There's little conversation after that. I want to ask her about the accident but it's been an emotionally tiring day. Tomorrow. Tonight, I just want to hold her, and hear her talk and laugh. See the smile that always gives me strength and assurance.

Pretty soon, she's exhausted. A goofy smile spreads across my face as I look at her. Jamie stirs in his sleep and I rub his hair until he relaxes.

This is my destiny. This is how it's supposed to be, Haley, Jamie and me. It feels so easy, so light, so natural. I've wanted this badly for months, being with the two people I love the most. I've spent a great deal of time pleading and bargaining with God to rewind time in exchange for reaching out to my dad. I was willing to do anything to get her back.

On that thought, she tilts her head down that her nose is near to Jamie's forehead. I feel like I have been punished enough, adequately paid for my past transgressions by being led to believe that my wife had died.

As my exhaustion catches up with me, the saddest revelation about today emerges and strikes me cold: Your wife will not be able to have any more children.

My gaze whips to her, and for a moment I simply stare at her makeup-free face. She must be carrying a brutal, unfathomable horror from learning about something so profound.

It mattered little to me how many children we'd have, just as long as we'd have at least one. When she spoke about us having a brood of kids a few weeks after we were married, to my genuine surprise she confidently said, "Three or four." I had reckoned that with her coming from a large family, she would have wanted fewer. One, even. By that supposition, I who grew up an only child should have craved a large family. It triggers icy shock in my soul that the promise of those children has been broken.

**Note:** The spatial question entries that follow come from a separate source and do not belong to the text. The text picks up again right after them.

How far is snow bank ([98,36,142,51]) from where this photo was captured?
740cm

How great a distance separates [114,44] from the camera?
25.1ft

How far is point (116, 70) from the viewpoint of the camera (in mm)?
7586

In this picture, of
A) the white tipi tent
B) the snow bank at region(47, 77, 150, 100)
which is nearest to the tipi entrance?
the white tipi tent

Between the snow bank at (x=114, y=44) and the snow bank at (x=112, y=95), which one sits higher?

I'm pushing close to the edge of the bed, a hospital bed too small for two adults and a baby. There's no cot as an alternative for me to fall into, and I don't want to jam myself in here and make Jamie and Haley uncomfortable in their sleep. The two padded visitors' chairs, however, will make do as a makeshift bunk.

Carefully, I climb out of the bed and rearrange the covers over them. The dimmed lamp on the bed stand allows me to navigate. I move the chair on the other side of the bed to join its mate, facing each other, at least a foot separating them. The long sleeves of my shirt defend my arms against any coldness. It may be early spring outside but the room is warm, and I wouldn't want to deprive Jamie and Haley of one of the two blankets they're cuddled underneath.

With my six-foot-two frame folded in one chair and my legs stretched across another, the unavoidable dark blow settles over me again. From my perspective, it is devastating that she doesn't get everything she wants. I can't possibly imagine what it's like from hers.

I fold my arms across my chest and tilt my head back, my eyes not entirely closed as I observe my family on the bed. We may not be able to have any more children but that doesn't mean it's over for us. She's with me and nothing else matters. As long as we have each other, as long as we have Jamie, that's enough for me. But is it enough for her?